• [TASK OBJECTIVE]:
Reproduce the entries below in full, word for word.

Scene-based reasoning records
= = =

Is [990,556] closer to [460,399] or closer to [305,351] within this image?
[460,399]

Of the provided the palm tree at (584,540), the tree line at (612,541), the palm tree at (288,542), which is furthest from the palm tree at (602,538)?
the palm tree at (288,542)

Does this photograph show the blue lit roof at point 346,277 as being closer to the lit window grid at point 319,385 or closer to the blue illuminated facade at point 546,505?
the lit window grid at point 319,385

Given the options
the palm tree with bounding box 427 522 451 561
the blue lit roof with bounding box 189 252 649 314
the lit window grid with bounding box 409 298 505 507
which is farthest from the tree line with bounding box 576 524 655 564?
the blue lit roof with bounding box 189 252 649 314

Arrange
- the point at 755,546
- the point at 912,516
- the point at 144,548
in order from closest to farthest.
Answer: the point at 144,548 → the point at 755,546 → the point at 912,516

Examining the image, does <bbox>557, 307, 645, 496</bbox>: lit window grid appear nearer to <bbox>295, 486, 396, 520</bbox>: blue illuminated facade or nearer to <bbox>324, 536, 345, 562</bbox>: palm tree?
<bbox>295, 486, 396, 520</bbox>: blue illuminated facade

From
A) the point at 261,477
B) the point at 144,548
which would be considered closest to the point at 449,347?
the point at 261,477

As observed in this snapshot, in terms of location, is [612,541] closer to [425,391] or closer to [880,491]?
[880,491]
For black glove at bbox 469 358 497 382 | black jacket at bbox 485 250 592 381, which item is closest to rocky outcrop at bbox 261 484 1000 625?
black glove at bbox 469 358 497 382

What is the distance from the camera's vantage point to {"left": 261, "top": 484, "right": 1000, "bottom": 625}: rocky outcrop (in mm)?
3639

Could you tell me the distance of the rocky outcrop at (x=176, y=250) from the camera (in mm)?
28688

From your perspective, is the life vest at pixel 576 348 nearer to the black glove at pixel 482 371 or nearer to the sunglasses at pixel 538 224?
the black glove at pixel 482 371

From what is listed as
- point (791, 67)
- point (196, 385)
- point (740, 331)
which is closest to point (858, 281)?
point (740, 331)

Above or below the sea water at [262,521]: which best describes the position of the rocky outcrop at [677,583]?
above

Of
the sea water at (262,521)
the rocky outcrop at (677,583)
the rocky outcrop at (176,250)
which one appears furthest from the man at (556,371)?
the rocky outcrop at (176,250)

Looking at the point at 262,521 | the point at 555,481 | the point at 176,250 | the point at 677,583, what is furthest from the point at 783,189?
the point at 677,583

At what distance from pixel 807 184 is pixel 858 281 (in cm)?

= = =

• [ANSWER TO THE TASK]:
Is [990,556] closer to [460,399] or closer to [305,351] within this image?
[460,399]

Of the provided the palm tree at (584,540), the tree line at (612,541), the palm tree at (288,542), which is furthest from the palm tree at (602,538)?
the palm tree at (288,542)

Does this photograph show the blue lit roof at point 346,277 as being closer to the lit window grid at point 319,385 or closer to the blue illuminated facade at point 546,505?
the lit window grid at point 319,385

Given the options
the palm tree with bounding box 427 522 451 561
the blue lit roof with bounding box 189 252 649 314
the lit window grid with bounding box 409 298 505 507
which is farthest from the tree line with bounding box 576 524 655 564?
the blue lit roof with bounding box 189 252 649 314

Arrange
- the point at 755,546
- the point at 912,516
- the point at 144,548
in order from closest to farthest.
Answer: the point at 144,548 → the point at 755,546 → the point at 912,516

Examining the image, does <bbox>557, 307, 645, 496</bbox>: lit window grid appear nearer to <bbox>295, 486, 396, 520</bbox>: blue illuminated facade or nearer to <bbox>324, 536, 345, 562</bbox>: palm tree?
<bbox>295, 486, 396, 520</bbox>: blue illuminated facade

From
A) the point at 261,477
B) the point at 144,548
which would be considered closest to the point at 449,347?
the point at 261,477

As observed in this snapshot, in terms of location, is [612,541] closer to [425,391] or closer to [880,491]?
[880,491]
For black glove at bbox 469 358 497 382 | black jacket at bbox 485 250 592 381, which item is closest to rocky outcrop at bbox 261 484 1000 625?
black glove at bbox 469 358 497 382

What is the distance from the camera's vantage point to {"left": 261, "top": 484, "right": 1000, "bottom": 625}: rocky outcrop (in mm)?
3639

Could you tell me the distance of the rocky outcrop at (x=176, y=250) from the camera (in mm)?
28688

From your perspective, is the life vest at pixel 576 348 nearer to the black glove at pixel 482 371 or nearer to the sunglasses at pixel 538 224?
the black glove at pixel 482 371

From what is listed as
- point (791, 67)
- point (196, 385)
- point (740, 331)
which is closest to point (858, 281)?
point (740, 331)

Above or below the sea water at [262,521]: which best describes the position of the rocky outcrop at [677,583]?
above

Of
the sea water at (262,521)
the rocky outcrop at (677,583)
the rocky outcrop at (176,250)
which one appears furthest from the man at (556,371)?
the rocky outcrop at (176,250)

Looking at the point at 262,521 | the point at 555,481 | the point at 176,250 | the point at 677,583, what is furthest from the point at 783,189?
the point at 677,583

At what distance from pixel 807 184 is pixel 858 281 (in cm)?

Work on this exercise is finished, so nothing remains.